→ PROBLEM SET
(1) Summarize the passage on bones in two sentences.
(2) According to the passage on bones, what are the two layers of compact bone in the skull bones called?
(3) Print a section of the passage on bones, beginning at the words "(i) Spongy or" and stopping after "any apparent spaces.".

___ TEXT SEGMENT ___

In a vertebrate embryo the endoskeleton is at first, cartilaginous, which is replaced by bone in most adult vertebrates. In cyclostomes and elasmobranchs, the skeleton does not pass beyond the cartilage stage. In higher vertebrates the endoskeleton is largely bony.
Types of Bones:
Bone exists in cancellous and compact form.
(i) Spongy or cancellous or endochondral bone consists of small pieces joined together irregularly, the small spaces between the pieces contain bone marrow.
(ii) Compact or periosteal bone is a hard, solid mass of bone without any apparent spaces.
The broad ends of long bones are made of spongy bone underlying a layer of compact bone. The shafts of long bones are made of compact bone enclosing a marrow cavity. The skull bones have a layer of spongy bone between two layers of compact bone called inner and outer tables.
Bone is formed in two ways, by a replacement of pre-existing cartilage with bone, called cartilage bone, and secondly by direct ossification of mesenchyme or connective tissue without an intervention of cartilage, in which case the bone is known as membrane or dermal bone. In both types of bones the method of formation is similar.
1. In formation of cartilage bones known as endochondral bone formation, the original cartilage cells become arranged in rows and then they die. The matrix becomes calcified and invaded by blood vessels and connective tissue eroding the cartilage to make intercommunicating channels between bars of calcified cartilage. The connective tissue fibroblasts become differentiated into osteoblasts.
The osteoblasts secrete ossein of bones in concentric layers around bars of cartilage. The original perichondrium becomes the periosteum. Several osteoblasts fuse to form new cells called osteoclasts, which reconstruct the forming bone and dissolve away unwanted portions.
2. In formation of membrane bones mesenchyme cells collect and form an interlacing network and in between the cells of the network are present collagen fibres. An amorphous matrix is formed between the cells and fibres. Bone is secreted by cells which are now called osteoblasts, and the matrix gets impregnated with calcium. The osteoblasts now known as osteocytes lie in spaces in the matrix. Later the bony tissue matures.
The cartilage bones and membrane bones have the same structure. They differ only in embryonic origin, and many bones contain tissues of both kinds. Dermal bones are laid down layer by layer forming compact bone, while cartilage bones generally form cancellous bone, though an admixture of the two is found in many bones.

___ LISTED ENTRIES ___

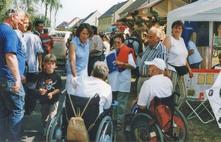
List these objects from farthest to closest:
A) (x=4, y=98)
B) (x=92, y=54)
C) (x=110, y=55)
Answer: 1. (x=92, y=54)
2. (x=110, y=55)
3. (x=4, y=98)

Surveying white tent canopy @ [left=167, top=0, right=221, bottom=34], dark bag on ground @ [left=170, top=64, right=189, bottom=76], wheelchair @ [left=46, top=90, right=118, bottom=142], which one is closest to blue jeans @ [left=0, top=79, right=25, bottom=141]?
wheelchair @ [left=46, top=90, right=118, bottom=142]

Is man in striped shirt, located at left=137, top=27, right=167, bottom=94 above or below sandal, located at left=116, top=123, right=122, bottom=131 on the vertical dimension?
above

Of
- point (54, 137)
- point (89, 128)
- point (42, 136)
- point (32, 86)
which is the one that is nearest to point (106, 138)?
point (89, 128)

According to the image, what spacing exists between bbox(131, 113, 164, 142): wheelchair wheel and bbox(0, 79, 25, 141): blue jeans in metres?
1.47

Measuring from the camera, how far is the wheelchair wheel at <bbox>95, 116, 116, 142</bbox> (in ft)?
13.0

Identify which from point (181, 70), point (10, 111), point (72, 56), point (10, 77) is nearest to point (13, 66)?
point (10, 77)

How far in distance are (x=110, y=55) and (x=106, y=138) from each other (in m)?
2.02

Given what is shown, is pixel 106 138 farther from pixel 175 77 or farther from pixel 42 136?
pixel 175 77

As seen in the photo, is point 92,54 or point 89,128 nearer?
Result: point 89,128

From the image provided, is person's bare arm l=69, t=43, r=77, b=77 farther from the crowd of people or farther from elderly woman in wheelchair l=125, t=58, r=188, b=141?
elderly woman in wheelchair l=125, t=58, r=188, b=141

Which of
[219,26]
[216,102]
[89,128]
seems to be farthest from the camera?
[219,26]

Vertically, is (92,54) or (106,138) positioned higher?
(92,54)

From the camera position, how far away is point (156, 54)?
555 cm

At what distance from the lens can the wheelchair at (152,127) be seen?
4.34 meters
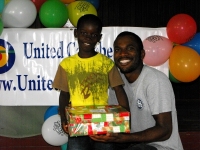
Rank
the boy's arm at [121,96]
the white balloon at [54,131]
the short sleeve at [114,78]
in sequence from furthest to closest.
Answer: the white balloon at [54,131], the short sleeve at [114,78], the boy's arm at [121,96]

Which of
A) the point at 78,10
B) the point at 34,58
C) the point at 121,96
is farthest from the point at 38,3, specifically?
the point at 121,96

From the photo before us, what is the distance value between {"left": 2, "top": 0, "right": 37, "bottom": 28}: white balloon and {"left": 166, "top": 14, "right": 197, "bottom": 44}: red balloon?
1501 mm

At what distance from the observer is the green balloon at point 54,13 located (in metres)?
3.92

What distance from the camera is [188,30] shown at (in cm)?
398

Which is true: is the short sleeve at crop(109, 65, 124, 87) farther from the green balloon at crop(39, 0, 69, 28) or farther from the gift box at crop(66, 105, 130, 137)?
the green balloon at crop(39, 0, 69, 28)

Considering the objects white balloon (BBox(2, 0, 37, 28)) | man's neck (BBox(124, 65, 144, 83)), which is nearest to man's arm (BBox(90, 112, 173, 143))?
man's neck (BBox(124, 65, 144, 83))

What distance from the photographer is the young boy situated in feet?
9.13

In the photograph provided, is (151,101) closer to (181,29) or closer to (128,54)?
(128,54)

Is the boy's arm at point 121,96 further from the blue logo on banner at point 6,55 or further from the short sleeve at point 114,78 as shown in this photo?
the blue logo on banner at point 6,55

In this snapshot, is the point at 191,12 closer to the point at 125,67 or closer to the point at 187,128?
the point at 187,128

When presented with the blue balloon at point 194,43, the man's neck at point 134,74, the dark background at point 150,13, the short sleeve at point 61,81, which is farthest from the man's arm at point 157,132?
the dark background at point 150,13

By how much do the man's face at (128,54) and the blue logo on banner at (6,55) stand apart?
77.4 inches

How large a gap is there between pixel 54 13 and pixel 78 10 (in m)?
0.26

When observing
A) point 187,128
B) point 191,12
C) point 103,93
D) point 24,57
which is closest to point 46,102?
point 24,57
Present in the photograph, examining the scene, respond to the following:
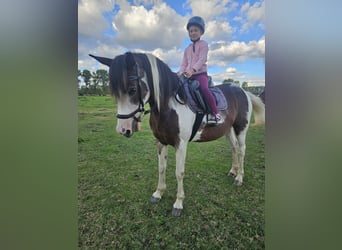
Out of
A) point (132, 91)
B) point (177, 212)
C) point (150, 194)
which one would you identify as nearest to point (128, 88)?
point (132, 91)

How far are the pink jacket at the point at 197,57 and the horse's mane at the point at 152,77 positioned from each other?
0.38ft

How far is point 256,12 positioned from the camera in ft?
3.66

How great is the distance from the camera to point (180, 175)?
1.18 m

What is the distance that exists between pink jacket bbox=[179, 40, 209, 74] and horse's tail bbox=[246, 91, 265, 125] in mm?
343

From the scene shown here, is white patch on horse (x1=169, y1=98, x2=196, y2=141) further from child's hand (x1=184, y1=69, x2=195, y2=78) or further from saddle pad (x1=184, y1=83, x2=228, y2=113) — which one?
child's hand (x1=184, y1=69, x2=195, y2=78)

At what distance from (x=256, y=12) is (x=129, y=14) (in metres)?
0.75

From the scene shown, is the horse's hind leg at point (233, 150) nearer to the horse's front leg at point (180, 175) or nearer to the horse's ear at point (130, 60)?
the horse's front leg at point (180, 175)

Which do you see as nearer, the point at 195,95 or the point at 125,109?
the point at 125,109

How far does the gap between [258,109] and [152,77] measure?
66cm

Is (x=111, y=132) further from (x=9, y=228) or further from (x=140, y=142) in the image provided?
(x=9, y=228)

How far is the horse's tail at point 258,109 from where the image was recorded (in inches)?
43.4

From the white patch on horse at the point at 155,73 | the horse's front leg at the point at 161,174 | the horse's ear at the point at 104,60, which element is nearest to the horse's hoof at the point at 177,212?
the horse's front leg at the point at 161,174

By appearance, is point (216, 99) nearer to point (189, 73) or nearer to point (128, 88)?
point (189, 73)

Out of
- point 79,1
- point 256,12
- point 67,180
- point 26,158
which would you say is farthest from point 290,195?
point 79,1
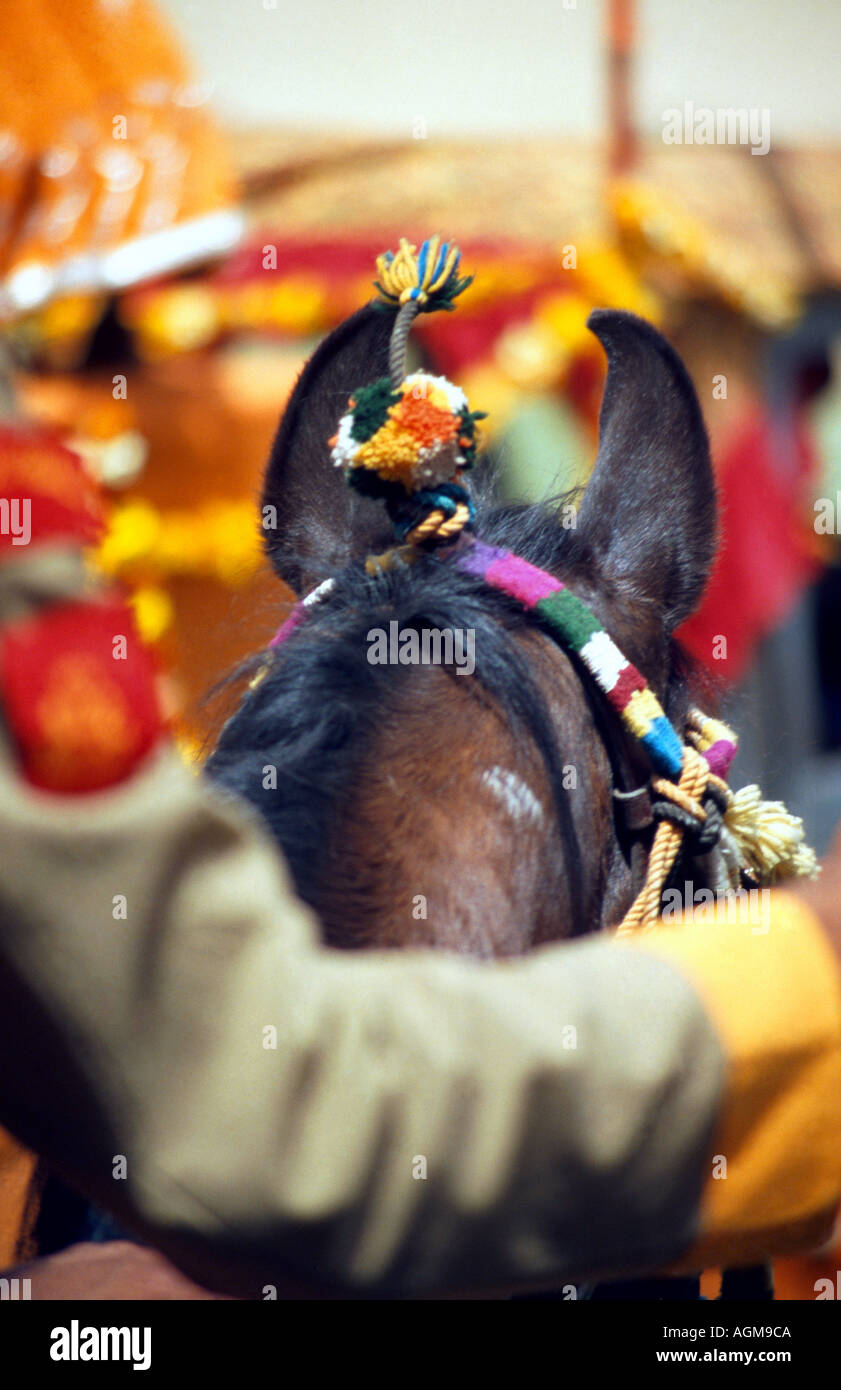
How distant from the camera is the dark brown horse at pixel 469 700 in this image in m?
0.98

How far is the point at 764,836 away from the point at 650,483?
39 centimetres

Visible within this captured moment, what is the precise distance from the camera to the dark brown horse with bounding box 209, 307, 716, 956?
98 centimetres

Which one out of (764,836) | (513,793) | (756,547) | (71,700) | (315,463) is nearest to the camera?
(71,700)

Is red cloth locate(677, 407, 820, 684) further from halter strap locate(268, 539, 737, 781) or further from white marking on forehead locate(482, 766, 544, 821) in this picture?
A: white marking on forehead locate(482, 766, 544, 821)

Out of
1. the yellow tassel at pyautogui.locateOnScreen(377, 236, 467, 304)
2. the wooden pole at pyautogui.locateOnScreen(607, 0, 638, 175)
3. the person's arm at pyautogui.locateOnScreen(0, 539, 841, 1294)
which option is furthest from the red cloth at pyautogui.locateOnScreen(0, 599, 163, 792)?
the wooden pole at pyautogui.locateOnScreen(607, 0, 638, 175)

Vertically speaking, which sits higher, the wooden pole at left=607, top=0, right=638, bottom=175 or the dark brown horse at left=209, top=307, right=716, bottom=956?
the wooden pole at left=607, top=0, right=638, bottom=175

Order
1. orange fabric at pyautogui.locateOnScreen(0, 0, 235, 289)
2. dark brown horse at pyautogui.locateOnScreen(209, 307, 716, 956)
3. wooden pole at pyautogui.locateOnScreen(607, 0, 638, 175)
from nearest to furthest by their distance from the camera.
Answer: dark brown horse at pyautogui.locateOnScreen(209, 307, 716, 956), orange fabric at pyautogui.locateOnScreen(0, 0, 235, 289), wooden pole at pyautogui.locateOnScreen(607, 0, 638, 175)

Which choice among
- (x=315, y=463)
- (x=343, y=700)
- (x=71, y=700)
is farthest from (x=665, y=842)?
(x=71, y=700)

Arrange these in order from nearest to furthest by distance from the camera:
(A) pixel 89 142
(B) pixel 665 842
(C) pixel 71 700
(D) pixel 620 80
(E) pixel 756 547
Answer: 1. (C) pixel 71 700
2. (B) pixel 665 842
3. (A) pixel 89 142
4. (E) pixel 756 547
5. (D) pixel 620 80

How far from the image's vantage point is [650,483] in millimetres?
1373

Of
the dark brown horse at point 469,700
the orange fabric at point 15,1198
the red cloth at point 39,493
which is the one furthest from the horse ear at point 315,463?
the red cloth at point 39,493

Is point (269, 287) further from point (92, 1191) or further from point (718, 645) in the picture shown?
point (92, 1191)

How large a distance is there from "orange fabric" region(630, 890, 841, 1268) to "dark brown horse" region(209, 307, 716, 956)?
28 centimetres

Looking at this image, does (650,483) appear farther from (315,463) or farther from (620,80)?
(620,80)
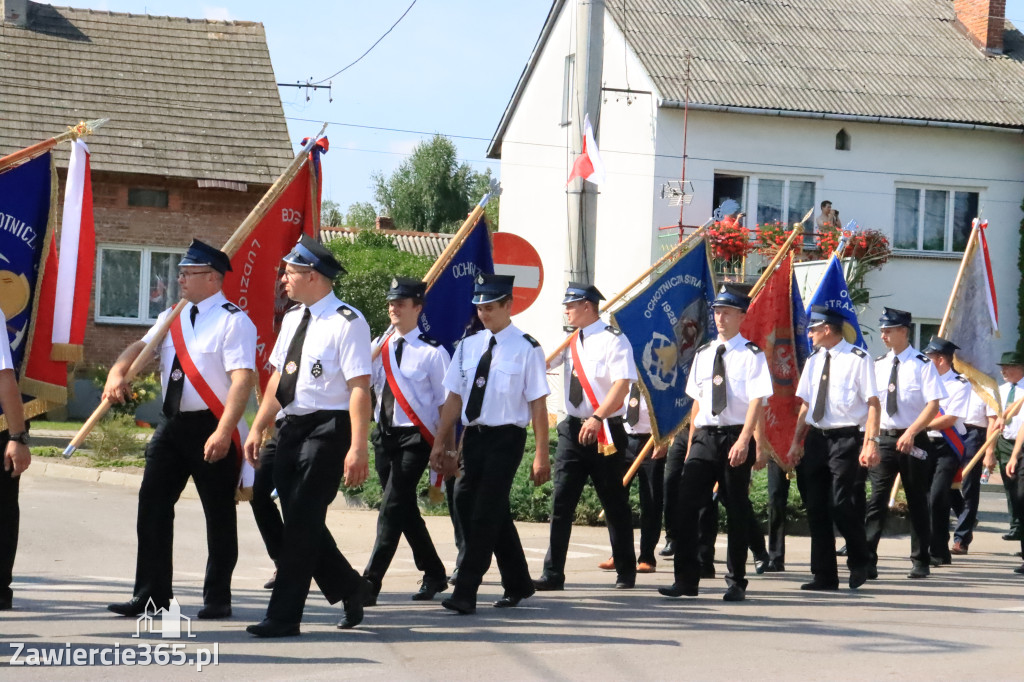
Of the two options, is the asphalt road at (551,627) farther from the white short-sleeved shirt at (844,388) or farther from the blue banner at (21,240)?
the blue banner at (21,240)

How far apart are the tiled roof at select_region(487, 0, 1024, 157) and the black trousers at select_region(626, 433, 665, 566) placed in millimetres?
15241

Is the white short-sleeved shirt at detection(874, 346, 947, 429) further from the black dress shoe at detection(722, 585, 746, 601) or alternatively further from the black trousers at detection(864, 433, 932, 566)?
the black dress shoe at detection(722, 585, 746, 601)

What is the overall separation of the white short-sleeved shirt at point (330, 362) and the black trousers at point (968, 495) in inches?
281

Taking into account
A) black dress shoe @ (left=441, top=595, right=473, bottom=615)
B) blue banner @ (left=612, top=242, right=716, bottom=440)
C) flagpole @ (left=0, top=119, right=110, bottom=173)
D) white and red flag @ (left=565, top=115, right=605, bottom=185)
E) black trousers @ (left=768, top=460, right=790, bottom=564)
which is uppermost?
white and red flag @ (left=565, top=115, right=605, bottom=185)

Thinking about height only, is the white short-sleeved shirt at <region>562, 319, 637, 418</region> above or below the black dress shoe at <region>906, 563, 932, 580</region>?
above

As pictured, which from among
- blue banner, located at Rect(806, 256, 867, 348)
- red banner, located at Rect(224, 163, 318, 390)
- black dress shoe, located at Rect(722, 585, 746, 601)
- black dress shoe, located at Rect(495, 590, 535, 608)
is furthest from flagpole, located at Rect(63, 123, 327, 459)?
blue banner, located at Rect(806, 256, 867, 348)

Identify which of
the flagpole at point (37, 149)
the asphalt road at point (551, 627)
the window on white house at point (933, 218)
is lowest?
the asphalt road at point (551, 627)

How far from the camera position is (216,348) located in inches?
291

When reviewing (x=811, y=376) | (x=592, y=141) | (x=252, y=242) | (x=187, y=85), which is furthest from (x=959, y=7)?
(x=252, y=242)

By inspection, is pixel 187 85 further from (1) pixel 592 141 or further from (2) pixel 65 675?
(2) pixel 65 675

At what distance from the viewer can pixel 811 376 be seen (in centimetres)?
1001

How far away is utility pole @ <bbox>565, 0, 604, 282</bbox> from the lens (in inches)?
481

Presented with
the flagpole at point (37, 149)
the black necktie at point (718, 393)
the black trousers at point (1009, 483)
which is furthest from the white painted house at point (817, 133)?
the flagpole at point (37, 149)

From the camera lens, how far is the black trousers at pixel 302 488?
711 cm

___

→ ANSWERS PER TASK
(1) In most adult vertebrates, the embryo's cartilaginous endoskeleton is replaced by bone, which exists in spongy (cancellous) and compact forms. Bone forms either by replacing pre-existing cartilage (cartilage bone) or by direct ossification of mesenchyme (membrane or dermal bone), and the two kinds have the same structure, differing only in embryonic origin.

(2) Inner and outer tables.

(3)
(i) Spongy or cancellous or endochondral bone consists of small pieces joined together irregularly, the small spaces between the pieces contain bone marrow.
(ii) Compact or periosteal bone is a hard, solid mass of bone without any apparent spaces.